Tag Archives: black walnut trees

Gathering Walnuts Along Walnut Street

Gathering Walnuts Along Walnut Street   —by Jinny Batterson   

corner of Walnut and Walker            

The first time I remember participating in an autumn ritual of gathering black walnuts (juglans nigra), I was maybe ten or eleven years old. My dad, a small-scale residential building contractor in Maryland’s burgeoning suburbs, would notice, as he traveled from one building site to another, where there were black walnut trees growing along the sides of still-rural roads. He’d make mental notes of the most likely candidates for a bountiful fall harvest. Then, one crisp Sunday afternoon in October or early November, he’d load Mom, me, and my younger brothers and sister, along with some buckets or bushel baskets, into the family station wagon.
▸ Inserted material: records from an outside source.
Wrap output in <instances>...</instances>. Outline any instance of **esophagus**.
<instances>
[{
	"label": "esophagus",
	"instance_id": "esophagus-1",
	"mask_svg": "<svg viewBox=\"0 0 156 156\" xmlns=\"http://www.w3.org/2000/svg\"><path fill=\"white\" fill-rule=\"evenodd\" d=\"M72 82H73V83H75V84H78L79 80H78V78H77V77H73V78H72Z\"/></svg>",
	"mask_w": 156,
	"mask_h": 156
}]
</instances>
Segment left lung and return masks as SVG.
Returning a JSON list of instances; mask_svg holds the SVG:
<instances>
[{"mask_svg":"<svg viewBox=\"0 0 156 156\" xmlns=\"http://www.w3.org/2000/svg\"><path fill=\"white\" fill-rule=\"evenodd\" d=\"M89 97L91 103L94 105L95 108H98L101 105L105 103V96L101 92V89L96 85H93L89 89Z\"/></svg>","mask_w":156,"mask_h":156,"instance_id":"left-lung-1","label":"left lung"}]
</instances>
He’d drive us all to that year’s designated walnut gathering site.

We kids learned to be careful picking up the nuts. If the outer hulls were the least bit bruised, they could ooze a sticky sap onto our hands, turning them walnut brown. Once we’d either filled our buckets/baskets or run out of easily accessible nuts, we’d all pile back into the station wagon and return home.

The next challenge was to find a good way to remove the nuts’ outer hulls, then to keep the partially processed nuts secure from local squirrels until it was time to finish the nut cracking process. Dad tried various mesh screens, or running over the walnuts with the car, or storing the unhulled nuts loose in a shed in the back yard while their outer hulls dried, then husking them like corn. No solution was perfect, but by Christmas we typically had enough partially hulled nuts left to shell out a supply of nutmeats for flavoring cakes and Christmas cookies. Black walnuts’ inner shells are hard. It took a lot of effort with a hammer and a nut pick to get the meats from their shells. We nearly always missed a few choice morsels that were just too difficult to pry out. The flavor of black walnuts in carrot cake or oatmeal-raisin cookies, though, was worth the extra work.        

For a lot of years after I left Maryland, I lived where black walnut trees were scarce. Then one autumn as I was wandering in a suburban park near the central North Carolina condo where I now live, I spied a black walnut tree with nuts on the ground around it. A brief errand back to the condo to get a bucket and some gloves equipped me for suburban foraging. That year’s crop was bountiful enough for both me and the squirrels. My after-harvest squirrel protection measures worked well. The resulting carrot cake was wonderful. For several years afterward, I found enough nuts in this park along aptly named Walnut Street to share with the squirrels and still have my carrot cake.   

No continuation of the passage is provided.